>> begin ROWS

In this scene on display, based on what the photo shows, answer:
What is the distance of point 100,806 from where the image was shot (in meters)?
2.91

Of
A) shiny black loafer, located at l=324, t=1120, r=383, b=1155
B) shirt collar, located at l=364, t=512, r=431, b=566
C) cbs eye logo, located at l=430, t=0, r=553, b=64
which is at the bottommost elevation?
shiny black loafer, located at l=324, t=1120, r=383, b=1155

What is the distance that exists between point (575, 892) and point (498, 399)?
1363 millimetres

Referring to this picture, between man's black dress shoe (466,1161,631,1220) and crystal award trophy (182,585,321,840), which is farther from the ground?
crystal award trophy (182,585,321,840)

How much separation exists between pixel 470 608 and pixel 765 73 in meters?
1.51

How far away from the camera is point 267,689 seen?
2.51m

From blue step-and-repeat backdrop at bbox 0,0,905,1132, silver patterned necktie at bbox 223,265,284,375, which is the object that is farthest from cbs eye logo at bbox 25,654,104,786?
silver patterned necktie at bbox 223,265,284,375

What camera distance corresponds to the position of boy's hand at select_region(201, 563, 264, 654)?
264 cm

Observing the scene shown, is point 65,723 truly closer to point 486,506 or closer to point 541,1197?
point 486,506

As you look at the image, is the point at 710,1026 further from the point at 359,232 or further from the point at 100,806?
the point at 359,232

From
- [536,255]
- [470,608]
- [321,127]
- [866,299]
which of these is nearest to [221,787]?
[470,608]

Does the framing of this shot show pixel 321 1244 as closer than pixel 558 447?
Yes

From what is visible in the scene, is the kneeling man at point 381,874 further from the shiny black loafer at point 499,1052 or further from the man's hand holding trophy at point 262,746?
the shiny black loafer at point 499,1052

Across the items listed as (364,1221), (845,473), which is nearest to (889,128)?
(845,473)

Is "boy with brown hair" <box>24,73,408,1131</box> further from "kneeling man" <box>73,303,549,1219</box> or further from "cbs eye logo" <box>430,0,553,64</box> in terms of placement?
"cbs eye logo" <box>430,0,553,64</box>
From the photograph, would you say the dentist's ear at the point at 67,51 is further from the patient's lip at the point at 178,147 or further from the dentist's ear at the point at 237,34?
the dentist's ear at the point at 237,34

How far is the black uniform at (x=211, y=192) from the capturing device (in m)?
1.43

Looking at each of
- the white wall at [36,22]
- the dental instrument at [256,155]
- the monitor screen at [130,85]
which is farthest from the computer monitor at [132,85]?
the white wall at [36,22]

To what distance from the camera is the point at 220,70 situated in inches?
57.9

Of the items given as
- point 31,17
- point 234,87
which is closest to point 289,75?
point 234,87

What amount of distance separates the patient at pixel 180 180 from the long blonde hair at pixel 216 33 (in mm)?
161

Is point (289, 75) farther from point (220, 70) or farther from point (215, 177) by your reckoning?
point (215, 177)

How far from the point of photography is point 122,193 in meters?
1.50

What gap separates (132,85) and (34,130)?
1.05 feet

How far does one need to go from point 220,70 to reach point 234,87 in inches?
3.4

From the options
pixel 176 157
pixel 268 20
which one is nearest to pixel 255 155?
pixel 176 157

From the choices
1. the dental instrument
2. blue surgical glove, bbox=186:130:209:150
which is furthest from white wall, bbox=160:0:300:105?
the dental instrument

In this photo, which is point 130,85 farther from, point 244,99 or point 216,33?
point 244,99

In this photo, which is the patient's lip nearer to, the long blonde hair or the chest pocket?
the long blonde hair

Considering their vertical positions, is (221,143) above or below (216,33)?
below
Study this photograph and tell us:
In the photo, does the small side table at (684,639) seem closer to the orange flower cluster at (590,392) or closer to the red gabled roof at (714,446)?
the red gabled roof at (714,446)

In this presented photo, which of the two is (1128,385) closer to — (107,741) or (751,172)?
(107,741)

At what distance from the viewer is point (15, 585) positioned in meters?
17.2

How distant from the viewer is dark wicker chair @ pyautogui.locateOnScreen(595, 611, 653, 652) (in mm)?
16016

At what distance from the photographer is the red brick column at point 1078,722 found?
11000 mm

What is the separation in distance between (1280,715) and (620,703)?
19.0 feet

>> end ROWS

> WHAT IS REQUIRED: Please pull out every line of the material above that contains the string "further", and copy each of those lines in full.

> ANSWER TO THE EXERCISE:
As you look at the image, is the point at 710,1026 further from the point at 359,232 or further from the point at 100,806?
From what is visible in the scene, is the kneeling man at point 381,874 further from the shiny black loafer at point 499,1052 or further from the man's hand holding trophy at point 262,746?
Is "boy with brown hair" <box>24,73,408,1131</box> further from "kneeling man" <box>73,303,549,1219</box> or further from "cbs eye logo" <box>430,0,553,64</box> in terms of placement?
From the photograph, would you say the dentist's ear at the point at 67,51 is further from the patient's lip at the point at 178,147 or further from the dentist's ear at the point at 237,34?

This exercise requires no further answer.